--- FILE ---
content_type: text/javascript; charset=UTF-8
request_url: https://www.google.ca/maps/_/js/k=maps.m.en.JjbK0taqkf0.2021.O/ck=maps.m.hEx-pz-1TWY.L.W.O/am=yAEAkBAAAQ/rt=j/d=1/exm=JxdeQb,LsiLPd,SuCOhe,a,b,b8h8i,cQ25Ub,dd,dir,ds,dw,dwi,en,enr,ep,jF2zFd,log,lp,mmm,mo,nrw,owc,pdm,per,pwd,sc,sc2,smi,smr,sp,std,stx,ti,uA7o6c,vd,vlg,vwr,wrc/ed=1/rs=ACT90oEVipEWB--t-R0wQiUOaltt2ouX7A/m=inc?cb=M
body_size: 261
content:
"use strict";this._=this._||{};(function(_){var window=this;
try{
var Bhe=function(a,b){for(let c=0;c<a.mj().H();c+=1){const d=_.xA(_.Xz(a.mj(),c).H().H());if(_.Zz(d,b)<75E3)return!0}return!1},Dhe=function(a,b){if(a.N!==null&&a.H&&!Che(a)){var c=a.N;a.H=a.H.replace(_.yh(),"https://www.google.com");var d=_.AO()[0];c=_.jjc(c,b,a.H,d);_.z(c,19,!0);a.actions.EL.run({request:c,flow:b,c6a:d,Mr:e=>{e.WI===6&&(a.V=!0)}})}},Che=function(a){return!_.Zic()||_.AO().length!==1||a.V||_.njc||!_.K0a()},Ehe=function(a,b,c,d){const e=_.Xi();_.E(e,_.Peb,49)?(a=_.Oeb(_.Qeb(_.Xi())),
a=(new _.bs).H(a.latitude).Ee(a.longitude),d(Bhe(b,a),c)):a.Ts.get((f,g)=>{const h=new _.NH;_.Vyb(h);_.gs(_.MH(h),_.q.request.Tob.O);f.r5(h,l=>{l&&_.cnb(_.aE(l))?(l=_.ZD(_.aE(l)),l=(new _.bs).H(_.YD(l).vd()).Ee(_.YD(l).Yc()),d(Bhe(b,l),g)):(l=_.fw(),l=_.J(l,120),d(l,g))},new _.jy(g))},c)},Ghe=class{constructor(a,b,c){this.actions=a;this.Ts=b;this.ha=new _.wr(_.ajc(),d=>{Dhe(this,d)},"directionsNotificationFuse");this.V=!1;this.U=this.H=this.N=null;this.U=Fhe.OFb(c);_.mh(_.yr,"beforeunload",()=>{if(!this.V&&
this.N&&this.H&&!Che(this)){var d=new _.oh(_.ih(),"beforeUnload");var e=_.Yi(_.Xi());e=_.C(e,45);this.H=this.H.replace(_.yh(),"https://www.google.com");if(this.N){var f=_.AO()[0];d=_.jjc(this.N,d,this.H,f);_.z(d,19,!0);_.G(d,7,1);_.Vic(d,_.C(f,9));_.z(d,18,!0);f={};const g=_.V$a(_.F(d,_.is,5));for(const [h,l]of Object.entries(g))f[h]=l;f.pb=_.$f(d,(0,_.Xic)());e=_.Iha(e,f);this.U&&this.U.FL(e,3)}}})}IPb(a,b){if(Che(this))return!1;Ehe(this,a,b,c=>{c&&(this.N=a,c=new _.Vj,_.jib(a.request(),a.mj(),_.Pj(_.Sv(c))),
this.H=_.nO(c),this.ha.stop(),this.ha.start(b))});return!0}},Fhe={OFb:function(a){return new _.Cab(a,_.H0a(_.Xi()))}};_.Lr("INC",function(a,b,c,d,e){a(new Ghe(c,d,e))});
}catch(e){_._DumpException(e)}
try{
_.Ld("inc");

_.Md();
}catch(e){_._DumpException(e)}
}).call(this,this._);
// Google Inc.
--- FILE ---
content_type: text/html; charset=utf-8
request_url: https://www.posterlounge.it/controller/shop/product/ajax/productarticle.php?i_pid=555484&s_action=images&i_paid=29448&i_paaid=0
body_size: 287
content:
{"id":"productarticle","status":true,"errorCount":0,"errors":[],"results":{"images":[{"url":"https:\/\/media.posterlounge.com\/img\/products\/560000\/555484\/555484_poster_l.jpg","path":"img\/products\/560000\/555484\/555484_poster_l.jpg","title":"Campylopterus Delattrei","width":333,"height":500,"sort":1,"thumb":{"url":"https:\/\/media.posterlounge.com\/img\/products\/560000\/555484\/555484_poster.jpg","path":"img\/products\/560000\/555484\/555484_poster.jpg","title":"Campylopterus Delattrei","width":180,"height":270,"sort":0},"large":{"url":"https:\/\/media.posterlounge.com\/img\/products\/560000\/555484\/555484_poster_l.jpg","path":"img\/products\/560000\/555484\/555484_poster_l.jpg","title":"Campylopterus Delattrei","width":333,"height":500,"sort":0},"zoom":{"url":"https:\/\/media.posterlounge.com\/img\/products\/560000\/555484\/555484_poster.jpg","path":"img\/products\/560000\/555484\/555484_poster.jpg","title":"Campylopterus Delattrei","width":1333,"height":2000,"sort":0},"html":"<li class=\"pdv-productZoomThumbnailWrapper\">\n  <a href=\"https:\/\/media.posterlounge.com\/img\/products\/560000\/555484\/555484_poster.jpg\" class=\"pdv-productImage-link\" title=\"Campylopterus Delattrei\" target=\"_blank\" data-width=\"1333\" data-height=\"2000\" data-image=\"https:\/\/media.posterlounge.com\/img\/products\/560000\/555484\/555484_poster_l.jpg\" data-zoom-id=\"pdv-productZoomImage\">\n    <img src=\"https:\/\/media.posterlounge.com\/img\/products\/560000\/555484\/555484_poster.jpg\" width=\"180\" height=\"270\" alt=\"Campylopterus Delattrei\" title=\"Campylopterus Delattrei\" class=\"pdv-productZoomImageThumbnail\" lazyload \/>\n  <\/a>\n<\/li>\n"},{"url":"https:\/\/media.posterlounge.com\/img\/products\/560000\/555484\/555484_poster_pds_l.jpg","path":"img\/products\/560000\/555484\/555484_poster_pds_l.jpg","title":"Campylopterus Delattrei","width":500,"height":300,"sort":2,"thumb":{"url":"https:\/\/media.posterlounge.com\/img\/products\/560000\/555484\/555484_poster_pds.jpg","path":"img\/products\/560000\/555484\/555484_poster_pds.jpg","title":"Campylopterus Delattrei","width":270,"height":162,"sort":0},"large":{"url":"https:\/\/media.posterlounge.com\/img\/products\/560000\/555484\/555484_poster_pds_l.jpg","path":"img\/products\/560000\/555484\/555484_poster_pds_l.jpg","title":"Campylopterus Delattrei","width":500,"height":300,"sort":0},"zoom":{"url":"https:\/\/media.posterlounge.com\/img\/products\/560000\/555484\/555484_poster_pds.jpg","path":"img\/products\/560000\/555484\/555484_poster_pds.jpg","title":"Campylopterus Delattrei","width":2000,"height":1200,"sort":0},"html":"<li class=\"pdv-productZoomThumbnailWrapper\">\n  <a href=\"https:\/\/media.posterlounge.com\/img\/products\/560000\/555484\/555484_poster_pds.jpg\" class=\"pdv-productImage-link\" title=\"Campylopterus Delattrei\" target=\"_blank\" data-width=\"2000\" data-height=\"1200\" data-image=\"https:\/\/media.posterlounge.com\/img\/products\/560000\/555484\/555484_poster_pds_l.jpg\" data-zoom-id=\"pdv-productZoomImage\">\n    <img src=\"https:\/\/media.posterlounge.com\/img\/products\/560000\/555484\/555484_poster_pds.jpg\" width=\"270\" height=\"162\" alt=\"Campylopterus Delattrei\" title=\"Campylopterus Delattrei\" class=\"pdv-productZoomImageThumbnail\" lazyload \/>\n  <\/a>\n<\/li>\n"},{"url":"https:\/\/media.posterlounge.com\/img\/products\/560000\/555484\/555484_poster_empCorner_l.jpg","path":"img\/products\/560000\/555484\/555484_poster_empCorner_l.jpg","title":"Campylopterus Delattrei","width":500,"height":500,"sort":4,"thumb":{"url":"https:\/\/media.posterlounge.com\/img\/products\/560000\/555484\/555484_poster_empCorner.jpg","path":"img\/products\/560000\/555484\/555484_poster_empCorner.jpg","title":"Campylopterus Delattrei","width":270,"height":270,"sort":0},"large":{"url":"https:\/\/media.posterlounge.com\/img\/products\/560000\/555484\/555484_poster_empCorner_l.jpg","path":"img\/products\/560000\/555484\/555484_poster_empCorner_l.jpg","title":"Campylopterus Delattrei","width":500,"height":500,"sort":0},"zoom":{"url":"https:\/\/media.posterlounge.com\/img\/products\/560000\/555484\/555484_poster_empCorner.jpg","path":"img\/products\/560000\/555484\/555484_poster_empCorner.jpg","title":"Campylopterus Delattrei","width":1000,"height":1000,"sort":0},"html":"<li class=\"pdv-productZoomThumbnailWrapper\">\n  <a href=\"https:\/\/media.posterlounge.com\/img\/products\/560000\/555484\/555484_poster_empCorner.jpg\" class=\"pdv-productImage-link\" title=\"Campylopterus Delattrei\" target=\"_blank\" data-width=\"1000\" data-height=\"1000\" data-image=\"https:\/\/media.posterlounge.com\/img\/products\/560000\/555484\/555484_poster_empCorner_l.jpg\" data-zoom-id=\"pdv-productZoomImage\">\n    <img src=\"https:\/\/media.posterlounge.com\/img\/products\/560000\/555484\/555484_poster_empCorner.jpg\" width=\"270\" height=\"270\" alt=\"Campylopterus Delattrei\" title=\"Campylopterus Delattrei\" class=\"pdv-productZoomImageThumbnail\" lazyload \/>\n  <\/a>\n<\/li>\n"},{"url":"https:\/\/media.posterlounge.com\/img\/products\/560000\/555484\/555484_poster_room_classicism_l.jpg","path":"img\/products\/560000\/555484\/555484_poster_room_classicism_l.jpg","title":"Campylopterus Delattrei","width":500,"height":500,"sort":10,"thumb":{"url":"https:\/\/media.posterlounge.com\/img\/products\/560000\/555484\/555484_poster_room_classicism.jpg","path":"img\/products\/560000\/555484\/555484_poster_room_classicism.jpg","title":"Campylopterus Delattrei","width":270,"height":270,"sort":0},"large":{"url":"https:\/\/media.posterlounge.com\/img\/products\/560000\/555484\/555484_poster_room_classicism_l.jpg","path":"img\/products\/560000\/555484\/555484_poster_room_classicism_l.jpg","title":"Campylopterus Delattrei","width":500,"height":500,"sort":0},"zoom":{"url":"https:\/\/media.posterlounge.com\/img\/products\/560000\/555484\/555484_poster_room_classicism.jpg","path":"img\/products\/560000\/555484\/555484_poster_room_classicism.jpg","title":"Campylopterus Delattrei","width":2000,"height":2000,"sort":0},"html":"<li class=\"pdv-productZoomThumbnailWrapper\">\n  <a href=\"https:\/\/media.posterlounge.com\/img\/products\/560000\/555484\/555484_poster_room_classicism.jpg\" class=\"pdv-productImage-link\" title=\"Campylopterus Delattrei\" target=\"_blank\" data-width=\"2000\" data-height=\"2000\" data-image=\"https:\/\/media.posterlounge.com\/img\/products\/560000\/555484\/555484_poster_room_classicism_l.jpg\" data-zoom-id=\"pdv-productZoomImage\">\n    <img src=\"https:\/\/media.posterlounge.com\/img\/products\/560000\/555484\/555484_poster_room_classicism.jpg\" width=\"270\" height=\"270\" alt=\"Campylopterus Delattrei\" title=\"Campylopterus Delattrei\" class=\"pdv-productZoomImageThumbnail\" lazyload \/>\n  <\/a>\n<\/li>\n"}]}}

BRIEF
Read the data above. Pull out each line in which the string "text" appears.

OUTPUT
content_type: text/javascript; charset=UTF-8
content_type: text/html; charset=utf-8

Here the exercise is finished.